Taken together, 23.5% of all 315 participants from both studies reported at least one SE and 15.2% at least one case of MUB. Former inpatients reported, on average, significantly more SE than outpatients (U = 14347, z = 4.70, p < 0.001), indicating a small effect size (r = 0.26). Also, the number of reported MUB was significantly higher in inpatient than that in outpatient setting (U = 14,168, z = 5.21, p < 0.001), indicating a small but almost medium effect size (r = 0.29). Underlying descriptives are presented in Table 2.
In a third sensitivity analysis, we tested whether setting-specific differences in SE and MUB remained when controlling for covariating patient variables (i.e., number of diagnoses and prior experiences with psychotherapy in comparison to none). Partial correlations between the setting and number of reported SE (rpb = 0.21, p < 0.001) as well as the setting and number of reported MUB (rpb = 0.24, p < 0.001) remained significant when controlling for the number of diagnoses and prior experiences with psychotherapy.
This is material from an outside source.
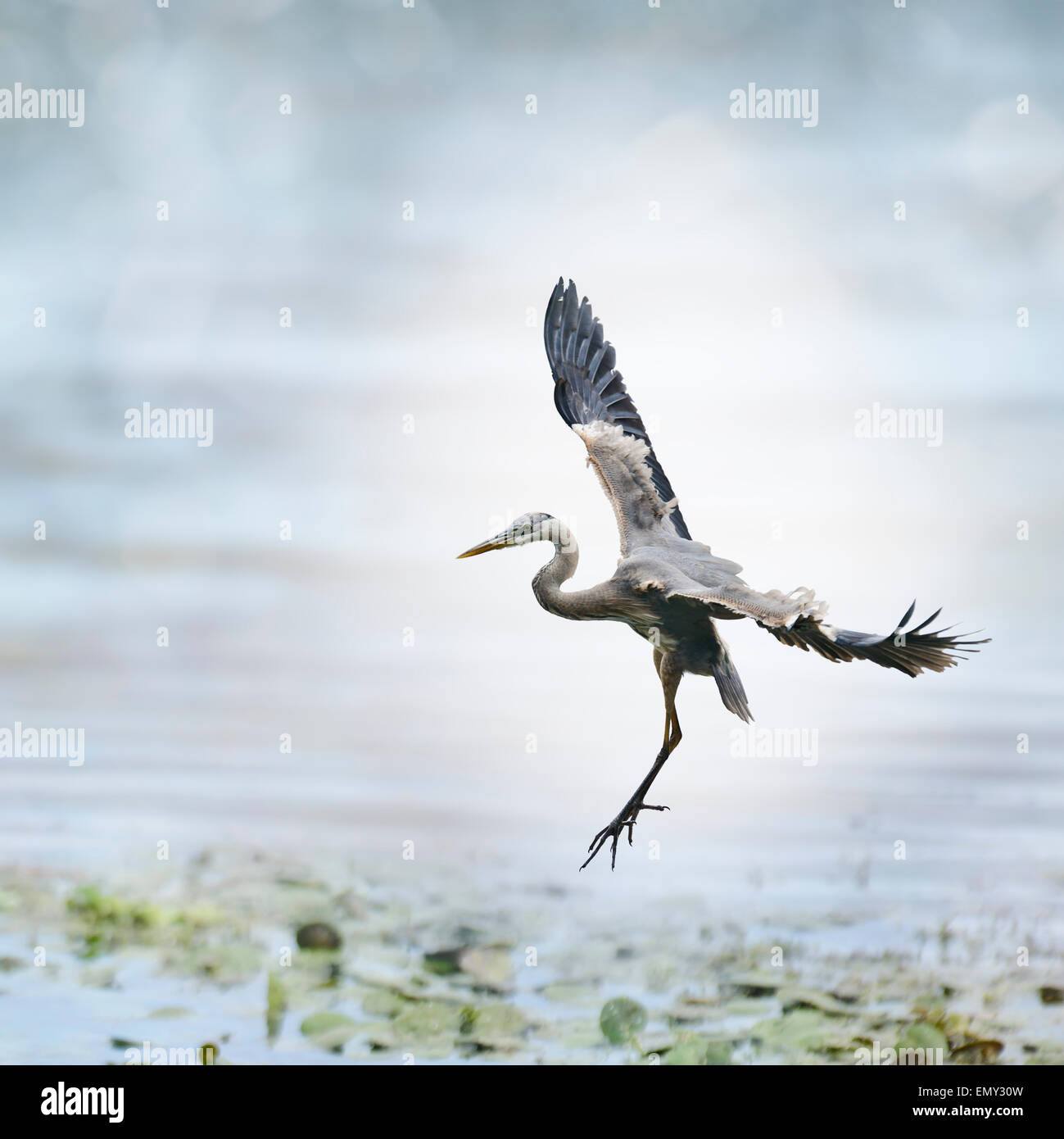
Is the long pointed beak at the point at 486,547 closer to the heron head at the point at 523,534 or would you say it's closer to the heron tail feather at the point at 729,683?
the heron head at the point at 523,534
Values were slightly lower but comparable with correlations between the setting and number of reported SE (rpb = 0.24, p < 0.001) and, respectively, the setting and number of MUB (rpb = 0.28, p < 0.001) when not adjusting for these covariates.
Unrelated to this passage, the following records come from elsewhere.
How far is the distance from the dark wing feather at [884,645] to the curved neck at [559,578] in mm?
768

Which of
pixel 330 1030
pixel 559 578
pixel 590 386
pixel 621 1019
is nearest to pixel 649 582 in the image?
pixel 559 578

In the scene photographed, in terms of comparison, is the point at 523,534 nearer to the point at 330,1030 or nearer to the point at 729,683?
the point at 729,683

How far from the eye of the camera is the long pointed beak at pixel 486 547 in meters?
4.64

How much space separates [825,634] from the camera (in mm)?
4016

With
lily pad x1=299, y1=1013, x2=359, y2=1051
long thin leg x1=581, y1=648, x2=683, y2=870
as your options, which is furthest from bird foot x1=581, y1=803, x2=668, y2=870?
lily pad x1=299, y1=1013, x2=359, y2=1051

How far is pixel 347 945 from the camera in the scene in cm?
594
The present study aimed to investigate SE and MUB from patients’ perspective in a natural out- and inpatient settings. First and foremost, the majority of participants, i.e., about three quarters in both samples, reported positive effects of their psychotherapy. At least one adverse event with an external cause during psychotherapy was reported by 50% of outpatients and by 73% of inpatients. Side effects were reported by 15% of outpatients and by 37% of inpatients. Malpractice and unethical behavior were reported by 7% of outpatients and by 29% of inpatients. Noteworthy, higher rates of both SE and MUB were reported in the inpatient than in the outpatient setting. Robust predictors of SE were prior experience with psychotherapy in comparison with none and more current interpersonal difficulties in the outpatient setting and higher motivation for psychotherapy (t0) in the inpatient setting. Robust predictors of MUB were younger age in the outpatient setting and poor therapeutic alliance, prior negative experience with MUB, and higher outcome expectations in the inpatient setting.
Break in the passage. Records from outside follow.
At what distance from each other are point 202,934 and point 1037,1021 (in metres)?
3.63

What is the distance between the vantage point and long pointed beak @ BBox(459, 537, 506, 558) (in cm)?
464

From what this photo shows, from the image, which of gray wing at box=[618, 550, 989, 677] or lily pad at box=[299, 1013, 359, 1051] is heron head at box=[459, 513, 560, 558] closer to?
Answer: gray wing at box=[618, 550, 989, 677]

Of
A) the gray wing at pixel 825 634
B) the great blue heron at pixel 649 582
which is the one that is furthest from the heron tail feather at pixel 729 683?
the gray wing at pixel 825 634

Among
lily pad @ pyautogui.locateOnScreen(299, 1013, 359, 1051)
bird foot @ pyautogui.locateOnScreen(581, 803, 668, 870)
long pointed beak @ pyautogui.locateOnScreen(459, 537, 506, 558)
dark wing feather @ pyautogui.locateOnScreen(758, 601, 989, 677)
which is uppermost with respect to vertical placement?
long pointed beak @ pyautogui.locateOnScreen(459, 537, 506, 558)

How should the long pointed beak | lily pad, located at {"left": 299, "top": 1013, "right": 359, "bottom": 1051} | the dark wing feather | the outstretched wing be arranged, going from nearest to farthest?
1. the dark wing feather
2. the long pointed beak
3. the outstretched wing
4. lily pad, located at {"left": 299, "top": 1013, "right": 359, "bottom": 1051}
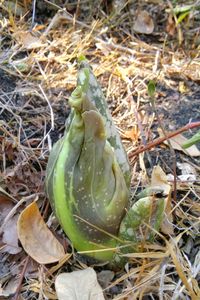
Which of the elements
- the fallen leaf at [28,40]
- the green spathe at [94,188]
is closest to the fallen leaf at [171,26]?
the fallen leaf at [28,40]

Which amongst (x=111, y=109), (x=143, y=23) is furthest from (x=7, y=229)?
(x=143, y=23)

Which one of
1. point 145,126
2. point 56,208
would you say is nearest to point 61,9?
point 145,126

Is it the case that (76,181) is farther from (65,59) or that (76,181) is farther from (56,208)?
(65,59)

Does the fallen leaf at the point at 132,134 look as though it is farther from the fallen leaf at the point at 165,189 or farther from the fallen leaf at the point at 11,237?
the fallen leaf at the point at 11,237

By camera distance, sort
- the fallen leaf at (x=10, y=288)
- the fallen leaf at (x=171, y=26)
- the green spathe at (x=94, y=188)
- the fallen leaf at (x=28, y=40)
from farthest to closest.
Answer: the fallen leaf at (x=171, y=26) → the fallen leaf at (x=28, y=40) → the fallen leaf at (x=10, y=288) → the green spathe at (x=94, y=188)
Adverse events seem to be a widespread phenomenon in out- and inpatient psychotherapies. Participants in these two studies reported considerable rates of both, adverse events with an external cause on the one hand and NEP on the other hand. The reported rates of at least one SE by out- and inpatients are lower than in those in previous studies (Moritz et al., 2015, 2019; Peth et al., 2018; Schermuly-Haupt et al., 2018). Consistent with previous results, frequencies of SE were higher than for MUB in both samples. Nonetheless, rates of at least one case of MUB were considerable but lower than the rates for malpractice (89%) and unethical behavior (14%) reported by patients with obsessive–compulsive disorders (Moritz et al., 2015). This discrepancy might partly be explained by the context (online vs. paper–pencil), the specific patient population, and the usage of heterogeneous instruments to assess MUB. Our results are in line with the frequencies of 26.7% for at least one case of malpractice and 8.1% for at least one case of unethical behavior in a sample of N = 135 patients with (former) depression reported by Peth et al. (2018). Altogether, future research on NEP should strive for a more homogenous assessment of SE and MUB to generate reliable data on prevalences of SE and MUB.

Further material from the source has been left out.